▶ TUGAS KERJA
Bisakah Anda mengetik ulang bagian kolom tentang kebijakan publik dan informasi geospasial, mulai dari "Lebih jauh, informasi" dan berakhir pada "dimanfaatkan dengan baik.", tanpa mengubah apa pun?

▶ BAGIAN DOKUMEN
Kebijakan Publik dan Informasi Geospasial

ADVERTISEMENT

Kolom

Kebijakan Publik dan Informasi Geospasial

Risky Kurniawan - detikNews
Jumat, 16 Des 2022 11:15 WIB
Kebijakan Publik dan Informasi Geospasial
Risky Kurniawan (Foto: dok. pribadi)
Jakarta -
Tidak asing di telinga kita bantuan sosial tidak tepat sasaran. Masih terdapat warga mampu yang menerimanya. Kita juga kadang mendengar beberapa wilayah di Jakarta dan sekitarnya mengalami banjir, tetapi kurang adanya mitigasi dan pencegahan. Mengapa permasalahan tersebut dapat terjadi? Banyak yang mengasumsikan bahwa data yang digunakan pemerintah tidak akurat dan mutakhir.

Kita telisik lebih dalam lagi, pemerintah sebenarnya sedang melakukan pengembangan data yang lengkap dan mutakhir. Hal ini dikarenakan telah adanya regulasi mengenai Satu Data Indonesia (SDI) yang dipublikasikan melalui portal SDI dalam laman data.go.id. Namun, mengapa masih bermasalah?

Banyak faktor yang menyebabkan banyak permasalahan data tersebut, seperti kurangnya pengetahuan mengenai pentingnya data, kurang baiknya pengelolaan data, kurangnya koordinasi antarinstansi pemerintahan mengenai data mana yang dapat digunakan untuk implementasi kebijakan, serta terkadang hanya menggunakan data statistik sebagai acuan.

Elemen Kualitas Data

Informasi geospasial yang baik adalah informasi yang memenuhi elemen kualitas data. SNI ISO 19157 tentang Kualitas Data menyebutkan terdapat enam elemen kualitas data. Keenam elemen kualitas tersebut yaitu kelengkapan, konsistensi logis, akurasi posisi, akurasi tematik, akurasi temporal, dan elemen pemanfaatan. Jika memenuhi keenam elemen kualitas, informasi geospasial tersebut dapat dipertanggungjawabkan.

Lebih jauh, informasi geospasial tidak hanya berupa gambar dengan bentuk-bentuk yang merepresentasikan ketampakan permukaan bumi dari langit. Menurut Longley dkk (2015) informasi geospasial merupakan kumpulan dari data geospasial (data di permukaan bumi) untuk tujuan tertentu. Biasanya informasi geospasial pemerintahan dipublikasi melalui web GIS atau geoportal nasional milik instansinya. Setiap bentuk, mulai dari titik, garis, dan area yang tergambar memiliki informasi di dalamnya.

Informasi yang dimiliki objek tersebut beragam sesuai tujuan informasi geospasial tersebut dibangun. Informasi yang disampaikan tidak hanya mengenai nama tempat atau daerah, tetapi juga informasi yang lebih detail seperti luas lahan, jenis penggunaan lahan, koordinat, pemilik, dan lain sebagainya. Tentu informasi yang dibuat dapat berguna jika dimanfaatkan dengan baik.

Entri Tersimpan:
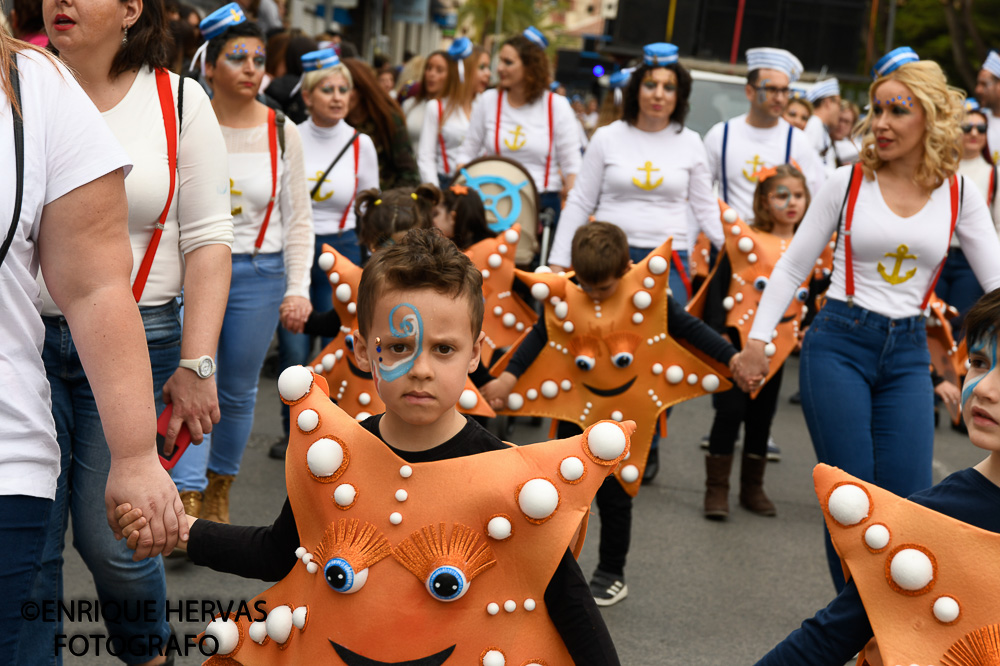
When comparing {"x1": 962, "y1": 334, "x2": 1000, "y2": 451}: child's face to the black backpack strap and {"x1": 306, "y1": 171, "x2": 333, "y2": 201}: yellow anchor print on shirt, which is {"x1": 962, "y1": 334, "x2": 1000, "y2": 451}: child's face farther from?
{"x1": 306, "y1": 171, "x2": 333, "y2": 201}: yellow anchor print on shirt

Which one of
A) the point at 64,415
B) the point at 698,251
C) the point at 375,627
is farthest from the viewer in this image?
the point at 698,251

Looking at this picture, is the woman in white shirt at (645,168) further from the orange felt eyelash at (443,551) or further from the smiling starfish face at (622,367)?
the orange felt eyelash at (443,551)

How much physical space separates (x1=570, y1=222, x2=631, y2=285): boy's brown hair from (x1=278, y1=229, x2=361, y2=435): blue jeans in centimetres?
190

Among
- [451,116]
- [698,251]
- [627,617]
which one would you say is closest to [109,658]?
[627,617]

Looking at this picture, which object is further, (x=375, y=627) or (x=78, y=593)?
(x=78, y=593)

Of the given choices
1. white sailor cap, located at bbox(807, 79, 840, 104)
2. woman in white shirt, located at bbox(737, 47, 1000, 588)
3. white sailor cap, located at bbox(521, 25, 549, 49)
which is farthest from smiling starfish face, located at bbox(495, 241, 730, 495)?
white sailor cap, located at bbox(807, 79, 840, 104)

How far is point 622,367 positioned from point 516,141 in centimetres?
316

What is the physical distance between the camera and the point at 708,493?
589 cm

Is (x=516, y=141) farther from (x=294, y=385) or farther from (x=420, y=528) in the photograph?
(x=420, y=528)

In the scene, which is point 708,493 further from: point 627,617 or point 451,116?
point 451,116

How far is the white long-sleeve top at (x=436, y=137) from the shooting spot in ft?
26.5

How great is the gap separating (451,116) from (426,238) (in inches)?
241

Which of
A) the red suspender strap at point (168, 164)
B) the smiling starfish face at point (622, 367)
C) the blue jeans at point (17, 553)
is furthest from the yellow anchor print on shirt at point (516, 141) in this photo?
the blue jeans at point (17, 553)

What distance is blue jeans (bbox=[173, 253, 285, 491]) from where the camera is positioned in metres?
4.66
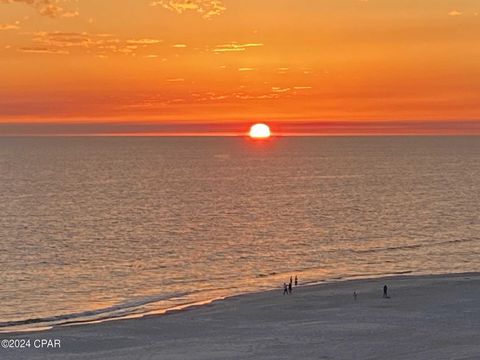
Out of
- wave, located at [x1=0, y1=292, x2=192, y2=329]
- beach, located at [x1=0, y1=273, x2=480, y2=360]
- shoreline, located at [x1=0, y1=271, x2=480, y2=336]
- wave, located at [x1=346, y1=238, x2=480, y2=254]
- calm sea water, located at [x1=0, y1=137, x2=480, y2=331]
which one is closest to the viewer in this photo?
beach, located at [x1=0, y1=273, x2=480, y2=360]

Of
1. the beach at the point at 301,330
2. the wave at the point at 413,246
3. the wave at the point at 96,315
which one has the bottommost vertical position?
the beach at the point at 301,330

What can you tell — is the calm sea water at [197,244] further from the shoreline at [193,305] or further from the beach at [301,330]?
the beach at [301,330]

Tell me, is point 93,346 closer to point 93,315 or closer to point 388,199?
point 93,315

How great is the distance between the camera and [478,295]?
→ 5856cm

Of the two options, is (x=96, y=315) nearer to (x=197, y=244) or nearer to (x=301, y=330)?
(x=301, y=330)

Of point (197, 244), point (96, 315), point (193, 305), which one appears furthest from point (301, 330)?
point (197, 244)

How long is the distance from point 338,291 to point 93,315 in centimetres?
1935

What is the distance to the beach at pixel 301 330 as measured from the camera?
41969 millimetres

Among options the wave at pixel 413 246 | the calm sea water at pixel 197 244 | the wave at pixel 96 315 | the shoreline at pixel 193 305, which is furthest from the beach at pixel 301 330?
the wave at pixel 413 246

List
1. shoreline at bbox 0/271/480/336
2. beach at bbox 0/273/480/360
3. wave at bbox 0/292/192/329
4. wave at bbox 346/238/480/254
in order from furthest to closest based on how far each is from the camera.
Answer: wave at bbox 346/238/480/254, wave at bbox 0/292/192/329, shoreline at bbox 0/271/480/336, beach at bbox 0/273/480/360

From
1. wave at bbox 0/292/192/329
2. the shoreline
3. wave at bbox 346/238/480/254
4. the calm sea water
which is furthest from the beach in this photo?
wave at bbox 346/238/480/254

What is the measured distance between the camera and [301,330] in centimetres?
4772

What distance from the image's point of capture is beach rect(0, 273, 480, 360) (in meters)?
42.0

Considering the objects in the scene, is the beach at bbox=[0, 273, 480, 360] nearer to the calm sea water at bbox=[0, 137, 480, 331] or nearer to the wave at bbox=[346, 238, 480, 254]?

▶ JAWABAN LATIHAN
Lebih jauh, informasi geospasial tidak hanya berupa gambar dengan bentuk-bentuk yang merepresentasikan ketampakan permukaan bumi dari langit. Menurut Longley dkk (2015) informasi geospasial merupakan kumpulan dari data geospasial (data di permukaan bumi) untuk tujuan tertentu. Biasanya informasi geospasial pemerintahan dipublikasi melalui web GIS atau geoportal nasional milik instansinya. Setiap bentuk, mulai dari titik, garis, dan area yang tergambar memiliki informasi di dalamnya.

Informasi yang dimiliki objek tersebut beragam sesuai tujuan informasi geospasial tersebut dibangun. Informasi yang disampaikan tidak hanya mengenai nama tempat atau daerah, tetapi juga informasi yang lebih detail seperti luas lahan, jenis penggunaan lahan, koordinat, pemilik, dan lain sebagainya. Tentu informasi yang dibuat dapat berguna jika dimanfaatkan dengan baik.